◆ Aim of the task
In the forum thread about naming a pet salamander, which suggested name does the owner say they really like?

◆ Document section
╭──

# Pet Salamander! Name needed!



## Xavion (Jan 19, 2015)

Hello my fellow fish fanatics!

I've recently received a salamander as a pet. It doesn't do much, the lazy thing just waddles back and forth between the water and the sand.

The species is _Ambystoma texanum_, not the most colorful of salamanders, but still interesting.

If anyone would like to suggest names, that'd be nice. I'm unsure of the gender, and I don't particularly feel like sexing the thing, so any name will work.


----------



## LittleStar (Oct 2, 2015)

Hi there! Here are some name ideas that I think are cute: Jaws, Izzy, Crush, Bubbles, Nessie, Wiggles, King, Apollo, Ozzy, Sprinkles, Cupcake, Tarzan and Spot. Congrats, and have fun! : ) PS love your duck joke lol


----------



## Xavion (Jan 19, 2015)

LittleStar said:


> Hi there! Here are some name ideas that I think are cute: Jaws, Izzy, Crush, Bubbles, Nessie, Wiggles, King, Apollo, Ozzy, Sprinkles, Cupcake, Tarzan and Spot. Congrats, and have fun! : ) PS love your duck joke lol


Ooh, I really like Apollo. Thanks!


----------

╰──

◆ Data provided

╭──

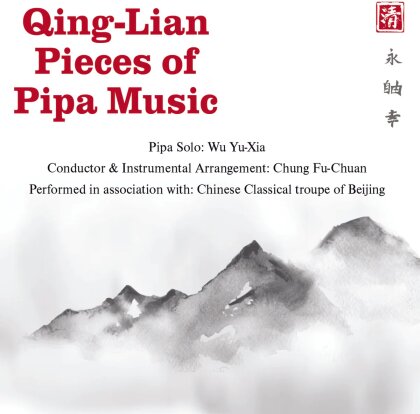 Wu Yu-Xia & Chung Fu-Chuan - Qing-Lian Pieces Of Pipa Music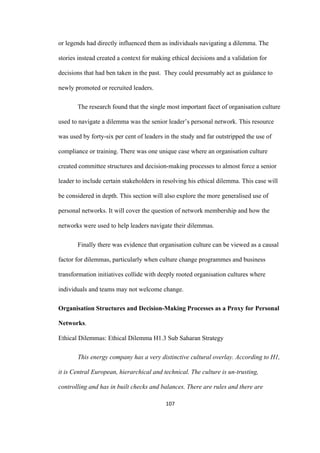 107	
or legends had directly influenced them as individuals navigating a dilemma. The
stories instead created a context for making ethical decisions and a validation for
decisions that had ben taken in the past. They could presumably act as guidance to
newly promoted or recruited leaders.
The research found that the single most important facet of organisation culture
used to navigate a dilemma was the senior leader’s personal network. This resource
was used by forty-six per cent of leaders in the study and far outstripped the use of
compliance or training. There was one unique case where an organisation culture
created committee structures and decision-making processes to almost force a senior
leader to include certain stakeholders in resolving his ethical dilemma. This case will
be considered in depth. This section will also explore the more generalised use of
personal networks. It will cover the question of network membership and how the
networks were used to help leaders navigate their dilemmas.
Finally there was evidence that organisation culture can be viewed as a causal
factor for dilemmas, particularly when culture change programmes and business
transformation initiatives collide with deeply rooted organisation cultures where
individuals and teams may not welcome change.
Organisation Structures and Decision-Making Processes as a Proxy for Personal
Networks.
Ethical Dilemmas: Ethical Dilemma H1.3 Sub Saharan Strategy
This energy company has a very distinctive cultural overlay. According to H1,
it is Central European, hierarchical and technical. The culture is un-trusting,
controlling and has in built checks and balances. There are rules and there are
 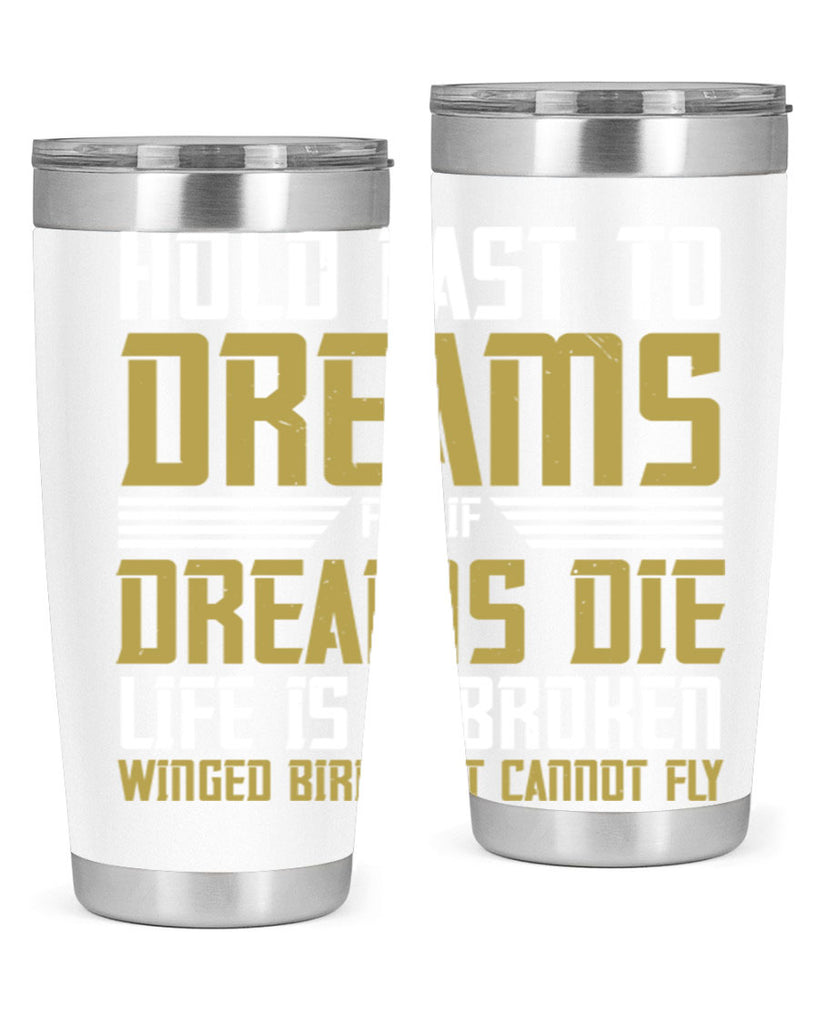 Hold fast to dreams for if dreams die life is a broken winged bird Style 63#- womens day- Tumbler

╰──
╭──

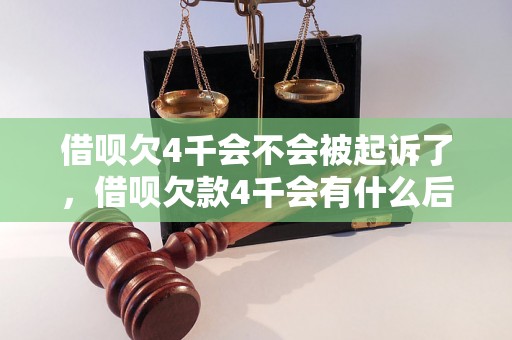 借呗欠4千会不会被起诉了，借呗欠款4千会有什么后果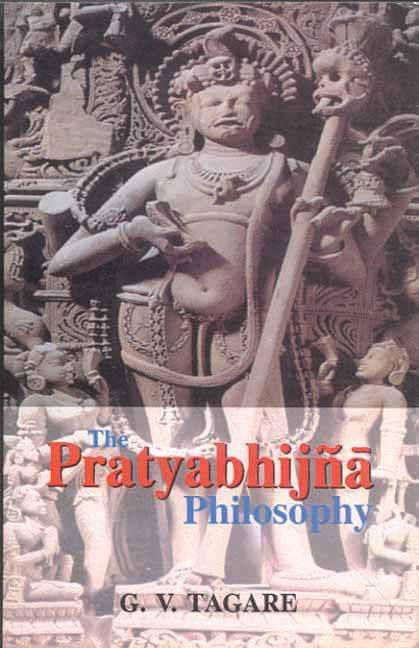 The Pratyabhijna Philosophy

╰──

◆ Result for this task
Apollo